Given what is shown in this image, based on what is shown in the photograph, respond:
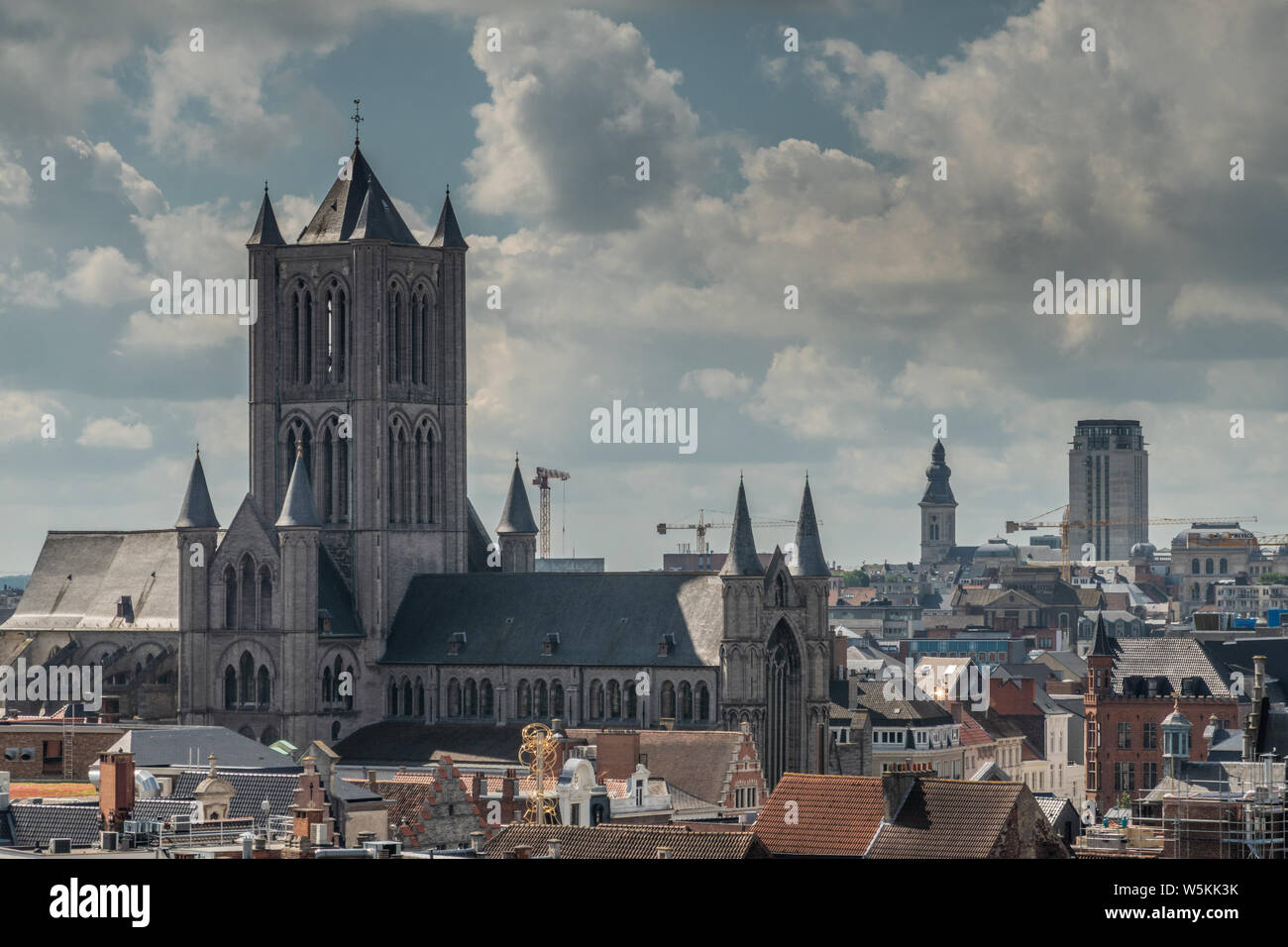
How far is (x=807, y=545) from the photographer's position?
13475cm

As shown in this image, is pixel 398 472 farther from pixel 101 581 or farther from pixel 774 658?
pixel 774 658

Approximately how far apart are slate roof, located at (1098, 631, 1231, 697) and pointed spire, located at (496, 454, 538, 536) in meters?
33.6

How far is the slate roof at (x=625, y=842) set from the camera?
6088 centimetres

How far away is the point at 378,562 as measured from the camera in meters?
142

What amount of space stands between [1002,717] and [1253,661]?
47.3m

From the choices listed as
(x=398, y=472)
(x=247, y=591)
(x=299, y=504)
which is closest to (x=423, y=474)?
(x=398, y=472)

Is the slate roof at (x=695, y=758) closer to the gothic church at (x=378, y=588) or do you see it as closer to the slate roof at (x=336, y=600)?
the gothic church at (x=378, y=588)

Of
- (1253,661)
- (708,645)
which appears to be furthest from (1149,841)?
(1253,661)

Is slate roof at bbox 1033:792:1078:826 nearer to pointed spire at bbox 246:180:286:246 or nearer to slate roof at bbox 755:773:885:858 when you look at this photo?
slate roof at bbox 755:773:885:858

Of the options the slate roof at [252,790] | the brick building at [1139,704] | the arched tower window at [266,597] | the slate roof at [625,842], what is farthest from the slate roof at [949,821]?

★ ★ ★ ★ ★

REQUIREMENT ->
Transcribe the listing in full and omit the pictures.

SOLUTION FOR THIS EXERCISE ->
Given what is shown in this image, based on what is shown in the photograph, respond:
How far is (x=807, y=545) from the photographer's position?
13475cm

As shown in this image, is pixel 398 472 farther from pixel 101 581 or farther from pixel 774 658?
pixel 774 658

Approximately how far apart are slate roof, located at (1098, 631, 1231, 697) and pointed spire, located at (496, 454, 538, 536) in meters?
33.6

How far is the slate roof at (x=625, y=842) set from the camera?
6088 centimetres

How far away is the point at 378,562 as measured from the camera in meters?
142

What amount of space stands between [1002,717] and [1253,661]?
47.3m

From the choices listed as
(x=398, y=472)
(x=247, y=591)
(x=299, y=504)
which is closest to (x=423, y=474)?
(x=398, y=472)

Is the slate roof at (x=695, y=758) closer to the gothic church at (x=378, y=588) or do you see it as closer to the slate roof at (x=336, y=600)?
the gothic church at (x=378, y=588)

Of
- (1253,661)
- (708,645)
which appears to be furthest from (1149,841)?
(1253,661)

Is slate roof at bbox 1033:792:1078:826 nearer to pointed spire at bbox 246:180:286:246 or nearer to slate roof at bbox 755:773:885:858 when you look at this photo?
slate roof at bbox 755:773:885:858

Of the options the slate roof at [252,790] | the brick building at [1139,704] | the arched tower window at [266,597] | the slate roof at [625,842], what is farthest from the slate roof at [949,821]?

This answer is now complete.